Lot n° 529

STENDHAL (1783-1842). L.A., 23 messi[dor] XII [12 juillet 1804], à sa sœur Pauline BEYLE ; 2 pages in-4 et 2 pages oblong in-8.

Estimation : 4 000 - 5 000 €
Adjudication : 5 200 €
Description
♦ Très belle lettre expliquant à sa sœur ce qu’est la Vérité.

« Tous les hommes agissent suivant ce qui leur paraît être et non suivant ce qui est.
Cette vérité est consolante ; elle nous montre que souvent ils veulent faire le bien, quoiqu’en effet ils ne produisent que du mal.

Ce qui est (ce que nous nommons La Vérité) est ce qui parait être aux sages après avoir corrigé autant que possible leurs sens les uns par les autres.
D’après cela tu vois que les sages peuvent se tromper. Ils ne peuvent pas dire ce qui est sur les choses qui ne sont jamais tombées sous leurs sens.
La plupart des sages qui étaient des gens froids, et qui n’avaient jamais éprouvé les passions violentes, ne peuvent donc nous révéler ce qui se passe en nous quand nous en sommes agités. Ils ne peuvent que nous répéter ce qu’ils ont observé chez les autres.
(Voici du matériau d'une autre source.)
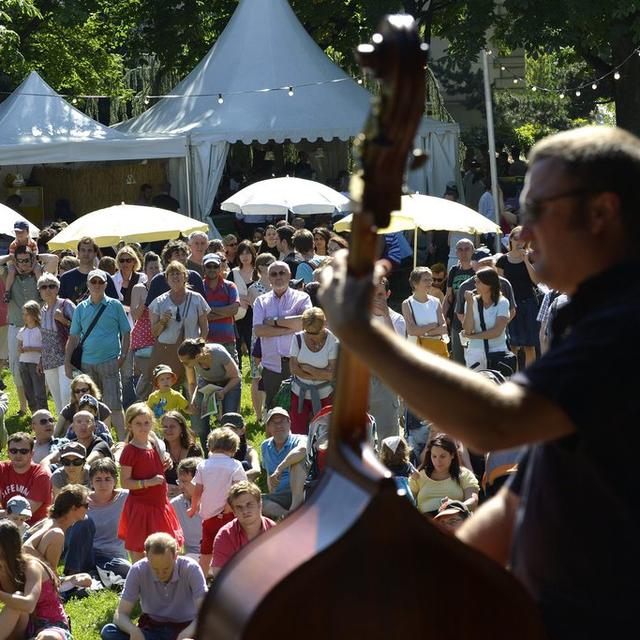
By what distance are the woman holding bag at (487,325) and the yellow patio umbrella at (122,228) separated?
4899 mm

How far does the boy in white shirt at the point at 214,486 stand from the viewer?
26.3 feet

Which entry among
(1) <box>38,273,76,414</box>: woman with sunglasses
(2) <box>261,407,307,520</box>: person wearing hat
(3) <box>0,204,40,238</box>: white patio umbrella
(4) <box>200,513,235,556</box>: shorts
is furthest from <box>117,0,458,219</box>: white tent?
(4) <box>200,513,235,556</box>: shorts

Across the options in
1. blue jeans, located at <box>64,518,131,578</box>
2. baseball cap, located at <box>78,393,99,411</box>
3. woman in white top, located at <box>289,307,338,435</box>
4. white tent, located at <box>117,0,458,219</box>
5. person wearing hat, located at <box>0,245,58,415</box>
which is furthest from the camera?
white tent, located at <box>117,0,458,219</box>

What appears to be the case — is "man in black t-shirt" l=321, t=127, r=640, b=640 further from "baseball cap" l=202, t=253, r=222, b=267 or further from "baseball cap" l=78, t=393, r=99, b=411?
"baseball cap" l=202, t=253, r=222, b=267

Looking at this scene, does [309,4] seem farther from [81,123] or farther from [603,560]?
[603,560]

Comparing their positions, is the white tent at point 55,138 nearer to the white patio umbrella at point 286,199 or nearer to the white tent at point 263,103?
the white tent at point 263,103

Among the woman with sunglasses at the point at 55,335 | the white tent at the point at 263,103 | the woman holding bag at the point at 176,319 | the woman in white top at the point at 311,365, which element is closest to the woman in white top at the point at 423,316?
the woman in white top at the point at 311,365

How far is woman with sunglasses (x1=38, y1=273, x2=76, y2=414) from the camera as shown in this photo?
459 inches

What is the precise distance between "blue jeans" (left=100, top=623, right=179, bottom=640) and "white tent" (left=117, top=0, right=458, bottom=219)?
49.6 ft

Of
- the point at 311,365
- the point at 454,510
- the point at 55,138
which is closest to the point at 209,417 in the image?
the point at 311,365

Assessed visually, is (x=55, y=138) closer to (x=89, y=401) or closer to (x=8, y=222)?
(x=8, y=222)

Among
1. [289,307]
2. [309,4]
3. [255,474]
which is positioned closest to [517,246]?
[289,307]

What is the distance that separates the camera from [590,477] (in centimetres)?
179

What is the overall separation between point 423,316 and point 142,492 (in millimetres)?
3289
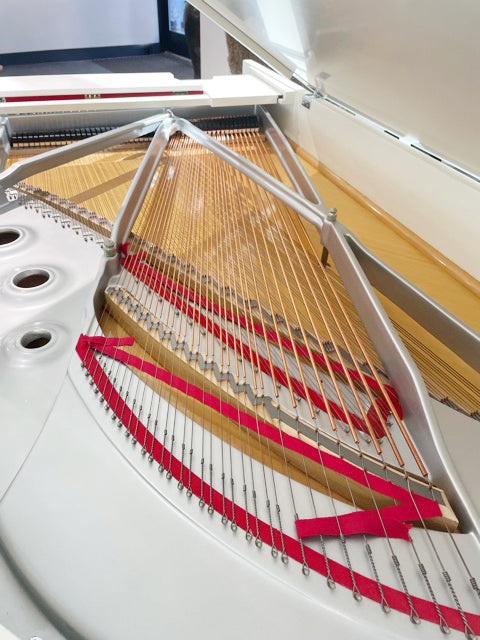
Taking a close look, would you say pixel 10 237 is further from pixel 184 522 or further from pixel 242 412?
pixel 184 522

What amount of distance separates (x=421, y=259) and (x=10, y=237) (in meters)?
1.59

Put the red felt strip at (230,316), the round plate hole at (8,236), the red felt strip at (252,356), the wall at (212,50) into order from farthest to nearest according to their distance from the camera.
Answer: the wall at (212,50) → the round plate hole at (8,236) → the red felt strip at (230,316) → the red felt strip at (252,356)

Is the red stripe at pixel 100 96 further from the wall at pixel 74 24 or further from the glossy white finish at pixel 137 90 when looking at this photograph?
the wall at pixel 74 24

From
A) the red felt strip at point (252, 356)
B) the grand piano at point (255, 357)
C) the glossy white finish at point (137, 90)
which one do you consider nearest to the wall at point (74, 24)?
the glossy white finish at point (137, 90)

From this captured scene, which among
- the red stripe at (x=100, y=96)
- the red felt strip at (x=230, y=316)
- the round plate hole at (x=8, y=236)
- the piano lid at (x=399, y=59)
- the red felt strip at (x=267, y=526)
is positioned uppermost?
the piano lid at (x=399, y=59)

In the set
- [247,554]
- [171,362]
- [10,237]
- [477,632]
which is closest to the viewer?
[477,632]

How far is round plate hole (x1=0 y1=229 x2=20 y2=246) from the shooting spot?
74.5 inches

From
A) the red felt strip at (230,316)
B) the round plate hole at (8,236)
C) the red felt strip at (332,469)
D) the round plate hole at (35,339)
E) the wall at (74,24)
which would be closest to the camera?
the red felt strip at (332,469)

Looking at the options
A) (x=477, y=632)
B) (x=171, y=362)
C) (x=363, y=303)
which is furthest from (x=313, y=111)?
(x=477, y=632)

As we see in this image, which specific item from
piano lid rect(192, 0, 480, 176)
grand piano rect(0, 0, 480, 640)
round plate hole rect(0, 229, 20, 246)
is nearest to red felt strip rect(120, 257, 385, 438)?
grand piano rect(0, 0, 480, 640)

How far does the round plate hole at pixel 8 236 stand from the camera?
6.21 ft

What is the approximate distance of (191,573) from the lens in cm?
86

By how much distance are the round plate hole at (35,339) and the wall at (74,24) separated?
30.9 ft

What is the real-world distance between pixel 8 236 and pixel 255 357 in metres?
1.15
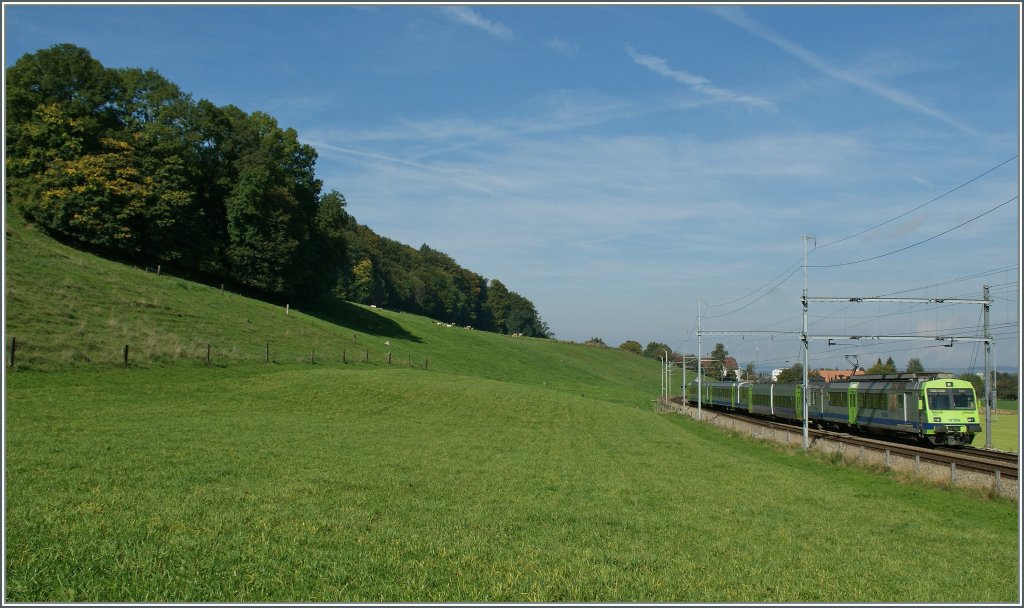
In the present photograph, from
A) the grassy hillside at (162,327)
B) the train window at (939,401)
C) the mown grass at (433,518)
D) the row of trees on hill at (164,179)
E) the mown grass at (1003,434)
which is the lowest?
the mown grass at (1003,434)

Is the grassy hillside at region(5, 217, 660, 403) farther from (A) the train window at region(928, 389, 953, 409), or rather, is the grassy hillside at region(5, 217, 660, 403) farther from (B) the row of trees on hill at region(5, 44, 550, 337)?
(A) the train window at region(928, 389, 953, 409)

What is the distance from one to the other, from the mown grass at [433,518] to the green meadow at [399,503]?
2.4 inches

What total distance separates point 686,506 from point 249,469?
33.5 feet

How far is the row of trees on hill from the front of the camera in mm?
64188

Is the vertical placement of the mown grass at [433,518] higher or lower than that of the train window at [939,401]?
lower

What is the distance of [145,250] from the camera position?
70000mm

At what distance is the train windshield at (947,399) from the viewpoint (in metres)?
38.7

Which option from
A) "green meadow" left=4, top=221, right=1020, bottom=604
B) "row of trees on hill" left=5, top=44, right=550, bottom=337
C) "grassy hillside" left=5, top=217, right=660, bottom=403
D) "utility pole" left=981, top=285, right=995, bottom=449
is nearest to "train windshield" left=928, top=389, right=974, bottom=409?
"utility pole" left=981, top=285, right=995, bottom=449

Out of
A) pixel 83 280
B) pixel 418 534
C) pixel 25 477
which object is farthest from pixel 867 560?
pixel 83 280

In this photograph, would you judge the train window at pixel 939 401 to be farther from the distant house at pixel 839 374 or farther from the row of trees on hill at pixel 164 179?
the row of trees on hill at pixel 164 179

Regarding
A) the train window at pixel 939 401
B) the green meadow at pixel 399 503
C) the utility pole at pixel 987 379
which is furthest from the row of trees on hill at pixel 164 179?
the utility pole at pixel 987 379

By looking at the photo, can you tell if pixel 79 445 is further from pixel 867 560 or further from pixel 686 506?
pixel 867 560

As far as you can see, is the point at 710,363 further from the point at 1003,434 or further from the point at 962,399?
the point at 962,399

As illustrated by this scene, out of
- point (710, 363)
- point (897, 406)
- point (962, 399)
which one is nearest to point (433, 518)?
point (962, 399)
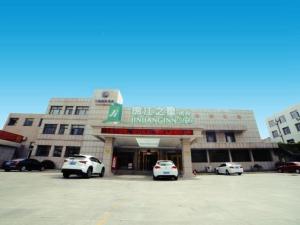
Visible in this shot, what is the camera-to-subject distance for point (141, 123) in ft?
75.8

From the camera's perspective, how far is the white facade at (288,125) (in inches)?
1485

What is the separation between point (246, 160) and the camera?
88.1ft

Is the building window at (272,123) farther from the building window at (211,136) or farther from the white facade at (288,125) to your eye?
the building window at (211,136)

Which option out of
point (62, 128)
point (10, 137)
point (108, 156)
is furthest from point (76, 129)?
point (108, 156)

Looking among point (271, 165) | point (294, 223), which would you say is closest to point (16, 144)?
point (294, 223)

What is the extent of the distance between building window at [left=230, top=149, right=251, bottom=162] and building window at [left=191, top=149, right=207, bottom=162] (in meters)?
4.79

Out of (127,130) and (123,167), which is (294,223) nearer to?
(127,130)

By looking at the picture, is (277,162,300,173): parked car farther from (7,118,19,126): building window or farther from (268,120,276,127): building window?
(7,118,19,126): building window

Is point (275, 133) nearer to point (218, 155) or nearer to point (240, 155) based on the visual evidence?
point (240, 155)

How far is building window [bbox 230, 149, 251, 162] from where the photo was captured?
26859 mm

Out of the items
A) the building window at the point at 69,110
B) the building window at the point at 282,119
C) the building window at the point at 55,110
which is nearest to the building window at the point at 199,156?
the building window at the point at 69,110

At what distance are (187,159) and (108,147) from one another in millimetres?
8014

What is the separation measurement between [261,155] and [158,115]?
19.2 m

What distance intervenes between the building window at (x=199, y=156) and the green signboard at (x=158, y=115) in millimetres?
5451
D’après cela tu vois que le meilleur cœur (celui où règne le plus fortement l’amour de ce qu’il appelle La Vertu) ne peut faire que peu de Bien, quand il ne sera pas joint à une bonne Tête, qui lui aura dit ce que c’est que la Vertu véritable. (La Vertu est le désir de rendre les hommes aussi heureux qu’il vous est possible.)
Louis XII par exemple n’avait pas une tête digne de son Cœur. Le divin Brutus (Marcus) n’avait pas peut-être un meilleur Cœur, mais il avait une bien meilleure tête, c’est-à-dire pleine de bien plus de Vérités.
J’apèle Vérité l’énoncé de ce qui est. Il y a des vérités plus ou moins complettes. Une vérité aussi complette que possible est une description complette d’une chose. Par ex. La Vérité complette sur tout ce qui n’est pas vivant à Grenoble (la maison, les arbres &a) serait celle d’après laquelle un dieu tout puissant pourrait bâtir un nouveau Grenoble exactement semblable et égal au Grenoble où tu es.
Lorsque deux vérités semblent se contredire c’est qu’elles ne sont pas complettes ». Et il donne un exemple à propos des arbres et de la pluie… « Réfléchis à cela et tu riras lorsque tu verras 2 personnes se disputer. Tu auras en ta main le moyen de les accorder. Tu verras très rarement dans la société où nous sommes apelés à vivre un des deux disputans partir d’une erreur absolue. Ordinairement chacun aplique mal une vérité incomplette »... Etc.

Puis il parle de leur cousin Gaétan GAGNON : « Je tremble qu’il ne soit gâté par l’éducation d’un Licée qui est organisée pour rendre savant à la vérité mais bas et vil, et l’enfant est déjà timide. Prends soin de lui. Nous jouirons de nos succès s’ils réussissent, dans le cas contraire une fois grand, nous ne le verrons plus. Car rien d’insuportable comme la société d’un mauvais cœur sot. C’est ce qu’il y a de pire. Et voilà l’avantage de Paris sur les provinces. Il y a bien autant de mauvais cœurs, mais moins de sots.

Remarques qu’on n’est jamais en colère contre les hommes que pour avoir trop compté sur eux. ROUSSEAU a été malheureux toute sa vie parce qu’il cherchait un ami comme il y en a existé peut-être une dizaine depuis Homère jusqu’à nous. Pour moi je crois que tu n’auras jamais de meilleur ami que moi, ni moi que toi. Lorsque nous serons vieux nous pourrons nous réunir et passer 8 mois à Paris et 4 à Claix. Si le hazard me donnait quelque fortune j’en achèterais un petit château près Milan, pays délicieux, à Canonica sur l’Adda entre Milan et Bergame. Nous pourrions y passer de tems en tems 2 mois de printems. Voilà mes projets les plus éloignés […]

Quant à la liberté elle n’est pas le partage des femmes dans nos mœurs jusqu’à 40 ans elles doivent ménager les sots qui font la majorité du public et qui dispensent la réputation le bien le plus précieux des femmes. Ces animaux là sont très vaniteux.C’est leur caractère distinctif, ménage donc leur vanité. Tu dois comprendre à quel point ils détestent une femme plus instruite qu’eux, puisqu’ils abhorrent déjà un homme sage et bon »...

Correspondance générale, t. I, p. 178 (n° 91).